■ READING TEXT:
- Opening Delimiter -
For the estimated 1.3 million people who arrive at border crossings between Mexico and the United States each year, migration is a perilous proposition. Those who reach the border face long waits to make asylum claims and risk being detained or sent back to their countries of origin where some face certain death.
Researchers on both sides of the border are studying migration and its threats to human rights and human security, but Anna Ochoa O’Leary worries that working in silos increases the risks that critical information will be lost.
“There are a lot of us doing this work, but we need to collaborate across the borders or we’re only studying half of the story,” says O’Leary, head of the Mexican-American Studies department at the University of Arizona. “We cannot really understand what is going on—or what needs to be done—unless we are collecting and sharing information from both sides of the border.”
Seeking Multicultural Solutions
In 2018, UArizona and National Autonomous University of Mexico (UNAM) established the Binational Research Consortium on Migration, Human Security and Human Rights. The Consortium formalized an agreement between the institutions to collaborate on social sciences research to strengthen data on migration, human rights and human security. The goal is to develop interdisciplinary, multicultural solutions that could inform policy, explains Luis E. Coronado Guel, director of SBS-Mexico Initiatives at UArizona.
“The issues are common to the two countries,” Guel says, “and it was important to construct shared solutions through binational collaborations.”
- Closing Delimiter -
■ SET OF TASKS:
A) From the article on migration research above, list each risk that people who reach the border face.
B) Please write the next few paragraphs of the article on migration research above, picking up right after its final sentence.

[Spatial grounding data]
- Opening Delimiter -
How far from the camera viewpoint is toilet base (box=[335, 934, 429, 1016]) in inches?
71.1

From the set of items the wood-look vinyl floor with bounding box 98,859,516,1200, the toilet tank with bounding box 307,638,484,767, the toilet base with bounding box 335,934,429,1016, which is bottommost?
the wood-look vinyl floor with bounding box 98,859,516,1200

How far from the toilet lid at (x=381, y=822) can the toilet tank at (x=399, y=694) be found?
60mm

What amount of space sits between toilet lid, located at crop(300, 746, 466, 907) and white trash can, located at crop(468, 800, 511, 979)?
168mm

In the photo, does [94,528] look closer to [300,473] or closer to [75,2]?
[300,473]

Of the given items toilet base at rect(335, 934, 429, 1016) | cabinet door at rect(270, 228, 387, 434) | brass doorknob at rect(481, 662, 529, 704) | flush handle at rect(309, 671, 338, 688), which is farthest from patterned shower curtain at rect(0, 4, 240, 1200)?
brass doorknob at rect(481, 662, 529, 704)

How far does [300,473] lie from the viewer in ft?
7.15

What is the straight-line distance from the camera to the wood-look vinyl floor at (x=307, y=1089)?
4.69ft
- Closing Delimiter -
- Opening Delimiter -
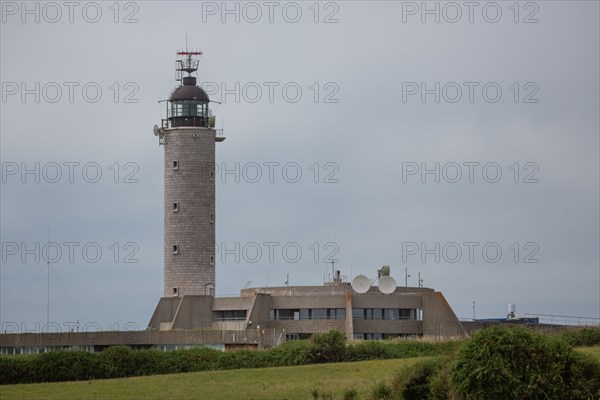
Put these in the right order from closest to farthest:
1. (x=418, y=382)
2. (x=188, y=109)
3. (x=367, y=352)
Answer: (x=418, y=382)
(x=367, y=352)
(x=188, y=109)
- Closing Delimiter -
- Opening Delimiter -
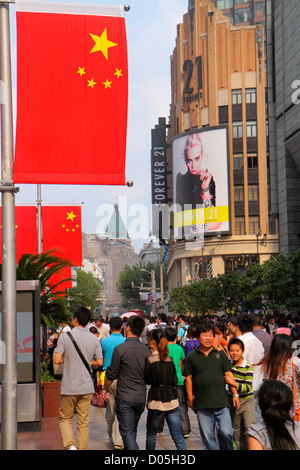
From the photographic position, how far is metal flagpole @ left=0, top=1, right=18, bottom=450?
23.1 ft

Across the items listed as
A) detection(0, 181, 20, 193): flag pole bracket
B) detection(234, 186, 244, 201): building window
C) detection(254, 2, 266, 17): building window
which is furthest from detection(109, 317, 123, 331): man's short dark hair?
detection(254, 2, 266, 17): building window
- Closing Delimiter -
■ ANSWERS BY ITEM:
A)
- Long waits to make asylum claims
- Being detained
- Being sent back to their countries of origin, where some face certain death

B)
UNAM has sites on campuses across the U.S., but O’Leary believes researchers wanted to partner with UArizona because of the number of Tucson-based researchers committed to studying migration between the United States and Mexico. The Consortium is focused on fostering those collaborations, supporting the mechanisms and funding to engage in joint projects, promoting mobility between universities for academic staff to conduct research; establishing and promoting alliances between academic degree programs; and supporting the permanent exchange of resources, including teaching materials. The co-publication of research on migration, human rights and human security is also a key Consortium goal.
“We want science on our side,” O’Leary says. “We want to send peer-reviewed research that has been conducted in a systematic way and controlled by logic, rationale and reason [and] use that research to affect policy.”
A Growing Endeavor
The Consortium is a new endeavor and researchers are still discussing initial research projects and academic partnerships, but stakeholders are passionate, committed and eager to capitalize on their unique binational agreement, according to Guel.
In 2019, the Consortium (in conjunction with the UArizona College of Social and Behavioral Sciences) announced its first travel grant opportunities to support research partnerships between UArizona and UNAM. Up to 10 grants are available during the 2019 fiscal year to support travel between Tucson and Mexico City for up to five research proposals. While these projects are currently on hold due to coronavirus restrictions, Guel believes that researchers who participate in Consortium projects in the future will gain a broader understanding of the situation both at the border and on the ground in U.S. and Mexico, and places the universities at the forefront of important political conversations. It is the hope, according to Guel, that collaborations could, “Green light the complexities of the issue and reach out to larger audiences to construct real, national solutions and approaches to these issues.”